BepiColombo is the name of a Mercury exploration mission that is being advanced jointly by the European Space Agency (ESA) and JAXA. Mercury has some peculiar features, one of which is its 2:3 ratio of rotation to revolution periods. This fact was first pointed out by Giuseppe Colombo (1920-1984), the Italian applied mathematician. Since Mercury is the planet nearest to the Sun, observation of it from the earth is difficult. Observation by explorer has been conducted only twice to date, by the U.S's Mariner 10 (1974 to 1975) and MESSENGER (from 2011). Mariner 10 approached Mercury three times using Venus swingby. This technique was offered by Dr. Colombo to NASA.
BepiColombo (named for Dr. Giuseppe "Bepi" Colombo) was officially approved as the fifth cornerstone mission of ESA in October 2000. Originally an ESA program, the possibility of ISAS's cooperation was first broached by ESA at the ESA-ISAS meeting in the autumn of 1999. Discussion about ISAS joining the mission followed.
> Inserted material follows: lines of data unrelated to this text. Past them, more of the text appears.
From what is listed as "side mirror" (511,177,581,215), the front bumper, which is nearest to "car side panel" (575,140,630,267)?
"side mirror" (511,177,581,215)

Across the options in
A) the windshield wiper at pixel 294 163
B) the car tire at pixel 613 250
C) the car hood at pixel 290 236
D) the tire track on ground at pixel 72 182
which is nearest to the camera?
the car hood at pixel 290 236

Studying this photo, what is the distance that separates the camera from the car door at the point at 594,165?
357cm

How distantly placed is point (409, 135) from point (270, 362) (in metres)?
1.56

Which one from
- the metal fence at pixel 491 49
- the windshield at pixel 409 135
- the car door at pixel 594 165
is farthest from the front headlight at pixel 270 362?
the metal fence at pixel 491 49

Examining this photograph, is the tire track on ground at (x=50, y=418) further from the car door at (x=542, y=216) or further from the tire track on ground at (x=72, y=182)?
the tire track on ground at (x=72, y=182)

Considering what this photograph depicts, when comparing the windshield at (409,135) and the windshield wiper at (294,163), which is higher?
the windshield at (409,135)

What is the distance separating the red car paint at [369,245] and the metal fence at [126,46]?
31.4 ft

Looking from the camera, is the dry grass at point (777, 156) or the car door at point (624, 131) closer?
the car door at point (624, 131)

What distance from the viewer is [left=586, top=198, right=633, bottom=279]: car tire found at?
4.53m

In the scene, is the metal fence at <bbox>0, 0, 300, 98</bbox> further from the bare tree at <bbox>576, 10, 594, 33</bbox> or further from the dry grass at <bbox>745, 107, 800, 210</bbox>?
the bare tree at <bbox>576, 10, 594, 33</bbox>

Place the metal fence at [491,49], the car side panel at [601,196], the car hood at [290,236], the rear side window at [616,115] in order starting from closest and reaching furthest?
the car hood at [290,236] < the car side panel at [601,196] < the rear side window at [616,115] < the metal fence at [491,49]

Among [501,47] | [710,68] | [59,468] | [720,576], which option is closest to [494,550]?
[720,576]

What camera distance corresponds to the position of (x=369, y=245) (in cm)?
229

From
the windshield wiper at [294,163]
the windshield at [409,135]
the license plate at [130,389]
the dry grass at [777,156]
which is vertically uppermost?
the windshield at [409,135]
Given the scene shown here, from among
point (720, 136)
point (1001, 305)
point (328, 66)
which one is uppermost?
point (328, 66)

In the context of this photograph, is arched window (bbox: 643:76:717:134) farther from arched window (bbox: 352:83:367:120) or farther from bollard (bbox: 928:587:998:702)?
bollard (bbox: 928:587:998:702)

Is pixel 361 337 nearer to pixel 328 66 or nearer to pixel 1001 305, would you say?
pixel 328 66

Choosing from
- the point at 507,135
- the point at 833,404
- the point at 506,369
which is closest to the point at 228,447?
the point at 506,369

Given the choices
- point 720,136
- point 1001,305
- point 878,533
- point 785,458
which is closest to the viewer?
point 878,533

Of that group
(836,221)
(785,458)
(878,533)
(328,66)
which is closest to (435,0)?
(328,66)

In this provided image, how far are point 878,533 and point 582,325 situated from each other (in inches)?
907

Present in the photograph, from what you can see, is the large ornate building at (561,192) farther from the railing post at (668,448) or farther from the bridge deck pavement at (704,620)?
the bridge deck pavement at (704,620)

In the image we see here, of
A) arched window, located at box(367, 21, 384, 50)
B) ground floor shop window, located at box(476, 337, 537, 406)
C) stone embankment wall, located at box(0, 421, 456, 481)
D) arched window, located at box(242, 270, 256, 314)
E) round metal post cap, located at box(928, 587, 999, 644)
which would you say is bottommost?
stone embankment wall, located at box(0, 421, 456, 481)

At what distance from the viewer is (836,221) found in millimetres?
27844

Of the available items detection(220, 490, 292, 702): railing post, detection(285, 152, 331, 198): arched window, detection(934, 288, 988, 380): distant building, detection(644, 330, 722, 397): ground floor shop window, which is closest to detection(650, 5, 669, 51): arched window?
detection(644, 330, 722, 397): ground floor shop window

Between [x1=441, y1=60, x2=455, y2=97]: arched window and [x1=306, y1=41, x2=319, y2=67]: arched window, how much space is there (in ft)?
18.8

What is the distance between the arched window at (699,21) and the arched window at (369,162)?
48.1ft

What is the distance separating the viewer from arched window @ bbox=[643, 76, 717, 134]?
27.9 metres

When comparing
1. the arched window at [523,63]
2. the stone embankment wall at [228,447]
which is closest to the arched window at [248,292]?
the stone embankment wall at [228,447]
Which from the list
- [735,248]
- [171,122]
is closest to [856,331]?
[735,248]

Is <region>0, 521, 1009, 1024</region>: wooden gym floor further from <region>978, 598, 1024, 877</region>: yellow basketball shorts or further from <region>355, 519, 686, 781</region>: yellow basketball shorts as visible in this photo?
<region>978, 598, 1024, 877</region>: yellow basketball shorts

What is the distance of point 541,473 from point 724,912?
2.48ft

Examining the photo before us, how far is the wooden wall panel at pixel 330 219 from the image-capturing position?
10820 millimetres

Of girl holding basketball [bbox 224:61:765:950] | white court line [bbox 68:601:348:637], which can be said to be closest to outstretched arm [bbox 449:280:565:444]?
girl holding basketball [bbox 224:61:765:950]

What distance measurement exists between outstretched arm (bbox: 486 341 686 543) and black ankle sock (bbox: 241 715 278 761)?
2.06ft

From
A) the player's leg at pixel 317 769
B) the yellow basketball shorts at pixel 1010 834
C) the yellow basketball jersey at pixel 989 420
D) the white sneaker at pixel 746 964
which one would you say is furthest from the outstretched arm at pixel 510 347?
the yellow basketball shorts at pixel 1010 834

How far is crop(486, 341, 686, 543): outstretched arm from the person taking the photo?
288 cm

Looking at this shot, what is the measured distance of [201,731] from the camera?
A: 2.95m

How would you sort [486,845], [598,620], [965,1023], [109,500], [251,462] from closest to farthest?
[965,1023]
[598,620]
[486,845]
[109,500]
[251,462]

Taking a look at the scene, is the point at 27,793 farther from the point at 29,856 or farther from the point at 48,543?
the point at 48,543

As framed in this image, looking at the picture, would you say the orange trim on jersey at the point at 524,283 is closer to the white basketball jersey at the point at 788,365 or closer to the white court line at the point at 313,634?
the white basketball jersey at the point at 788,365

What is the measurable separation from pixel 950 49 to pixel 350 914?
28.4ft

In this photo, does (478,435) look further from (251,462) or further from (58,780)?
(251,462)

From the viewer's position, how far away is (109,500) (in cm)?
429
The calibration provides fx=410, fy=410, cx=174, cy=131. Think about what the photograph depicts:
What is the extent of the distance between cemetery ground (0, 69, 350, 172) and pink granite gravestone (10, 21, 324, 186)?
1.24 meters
ESA made the offer because a Japanese-original mission had been studied by ISAS's Mercury exploration working group since before 1998, when the author joined ISAS. As a result of the discussion, an organizational framework was set up to proceed with the BepiColombo mission by international cooperation, mainly Japan and Europe. ISAS is responsible for the design, manufacture, and operation of the Mercury Magnetospheric Orbiter (MMO) and scientific support to the Mercury Planetary Orbiter (MPO) provided by ESA.
ESA is, except for MMO, responsible for:
(1) Overall mission design of BepiColombo
(2) Design, manufacture, and operation of MPO, Mercury Transfer Module (MTM), and MMO Sunshield and Interface structure (MOSIF)
(3) Assembly, testing, and launch of the Mercury Composite Spacecraft (MCS)
BepiColombo's mission is a full-scale attempt to elucidate Mercury's mysteries Efrom its solid inside to its surface and magnetosphere Eusing two satellites, MMO and MPO. Its main objectives are as follows:
•Study of the origin and evolution of a planet near to a star
•Study of Mercury as a planet; its configuration, internal structure, geology, composition, craters
•Study of the Mercurial exosphere atmosphere: its structure and dynamics
•Study of the Mercurial magnetosphere: its structure and dynamics
•Study of the origin of the Mercurial magnetic field
•Study of the materials in Mercurial poles: their composition and origin
•Demonstrate Einstein's general theory of relativity
MMO will carry equipment to measure the electric and magnetic fields, equipment to monitor plasma and neutral particles, an atmospheric camera, and a dust monitor to explore the Mercurial magnetosphere in particular.
MMO will be transported to Mercury as part of the MCS together with MPO (Fig 1). MCS consists of an electrical propulsion module (or MTM), MPO, MOSIF and MMO. MCS will be operated by 3-axis stabilized attitude control. Meanwhile, MMO is a spin-stabilized satellite as explained later in detail. A 3-axis stabilized attitude control satellite without spinning cannot endure high temperatures when it comes close to the Sun. For this reason, MMO will be protected from sunlight with MOSIF until its arrival at Mercury.
MSC will be launched by Arian 5 rocket from French Guiana in 2014. It will be propelled by electric propulsion system and arrive at Mercury six years later, 2020, after swingbys of the earth, Venus and Mercury. The MTM will be released first after arrival at Mercury. The remainder will be inserted into Mercurial orbit by MPO's two-component type chemical propulsion system. MMO will be released into its orbit (polar orbit, 400km perihermion, 11,824km apohermion). After that, MOSIF will be released from MPO. Then, MPO will gradually lower its apohermion altitude to enter its orbit (polar orbit, 400km perihermion, 1,508km apohermion). From launch to just before release, MMO will be operated in dormant mode except for the periods just after the launch, and periodic checks several times per year.